Науковедческие исследования. 2016 - стр. 33
Тем не менее общее направление движения оставалось неясным для многих ученых. Призрак графа Сен-Жермена с его тайными знаниями, эликсиром бессмертия и философским камнем витал в умах еще в середине XIX в. Сторонники того, чтобы найти все разгадки тайн природы и рецепты их применения в прошлом, еще были весьма влиятельны. Многие великие ученые умы, Фарадей, Максвелл, Бутлеров, например, и многие другие еще занимались столоверчением и магнетизмом, вызывали пророков и провидцев прошлого и задавали им вопросы о сущности природы и просили разъяснить ее загадки и тайны. Идея прогресса, провозглашенная из тюрьмы, все еще не овладела умами, ибо научный мир придерживался классического правила римской риторики: «Ultra enim quo progrediar, quam ut veri similia videam, non habe», что означало: «Продвинуться за пределы вероятно, обоснованно, правдоподобно видимого я не могу и не считаю нужным». Если же учесть, что латинский глагол habeo означает также и обитать, то в кратком варианте мы имеем: «За пределами вероятного я не обитаю». И точка.

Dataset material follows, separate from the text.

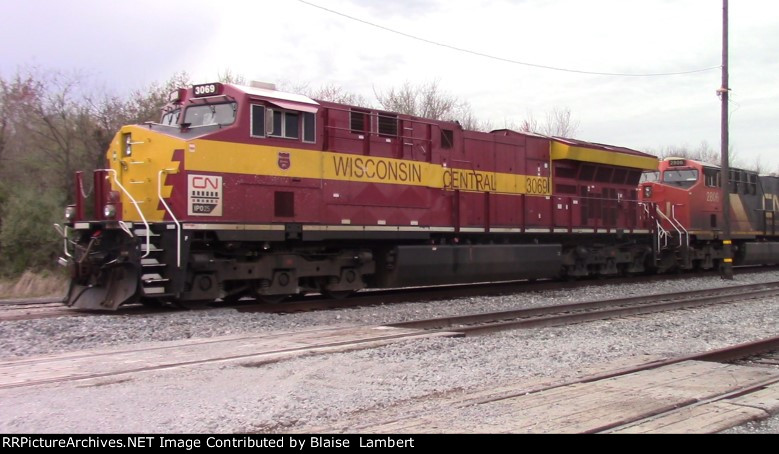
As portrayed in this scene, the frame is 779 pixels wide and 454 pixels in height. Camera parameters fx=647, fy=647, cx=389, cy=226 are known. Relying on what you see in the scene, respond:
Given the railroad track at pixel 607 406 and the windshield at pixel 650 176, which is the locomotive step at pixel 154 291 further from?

Лишь появление эволюционной теории Ч. Дарвина, показавшей и доказавшей наличие процесса саморазвития и совершенствования в самой природе, окончательно зачеркнуло для науки значимость копания в прошлом с целью извлечения оттуда каких-то невиданных знаний, и дало основание для совершенствования в настоящем путем отбора наиболее пригодных для выживания признаков, а также дало основание для устремленности в будущее, более совершенное, по определению, чем прошлое и настоящее. Поистине это был переворот в сознании научного сообщества. «Ultra enim quo progrediar, quam ut veri similia videum, non habeo». А почему, собственно? Можно смело продвигаться и за пределы вероятного, и это, наверняка, будет нечто более совершенное. Наука, воодушевившись, но пока еще не вооружившись идеей прогресса, двинулась вперед по этому пути и потащила за собой остальное человечество. Наука и прогресс превратились в неотделимые друг от друга понятия.
Именно к такой дарвиновской науке, современной Н. Федорову, и относятся его критические замечания, написанные на рубеже XIX–XX вв. Федоров верил в науку, но не верил в прогресс в его дарвиновской интерпретации. Поэтому мысль Федорова о неидентичности понятий «наука» и «прогресс» имеет под собой основание, в том числе и с точки зрения исторического процесса развития науки.
«Прогресс есть полнейший нравственный упадок, отрицание самой нравственности» [11, с. 78], – пишет Федоров, а нравственность и ощущение, что такое добро и что такое зло лежит в основе существа человека и отличает его от «слепой силы» – природы. «Прогресс, отождествляемый с развитием и эволюцией с очевидностью заимствуется у слепой силы природы и прилагается к человеческой жизни. Но признавая прогрессом движение вперед от худшего к лучшему, признавая, что словесное животное лучше, выше бессловесного, можно ли у последнего заимствовать образец для первого, можно ли для чувствующего и сознающего принимать за образец слепую бессознательную силу?» [11, с. 81]. Поэтому науке не следует принимать концепцию прогресса, так как наука – вид человеческой деятельности. Федоров ясно дает понять, что концепция прогресса есть инструмент еще худшего порабощения человека, чем церковь. «Участвуя в порабощении людей, ученые дают мнимое, поддельное, популярное просвещение и вместе с тем освобождают людей от предрассудков, т.е. религии, заменяя авторитет Отцов Церкви своим собственным» [11, с. 451].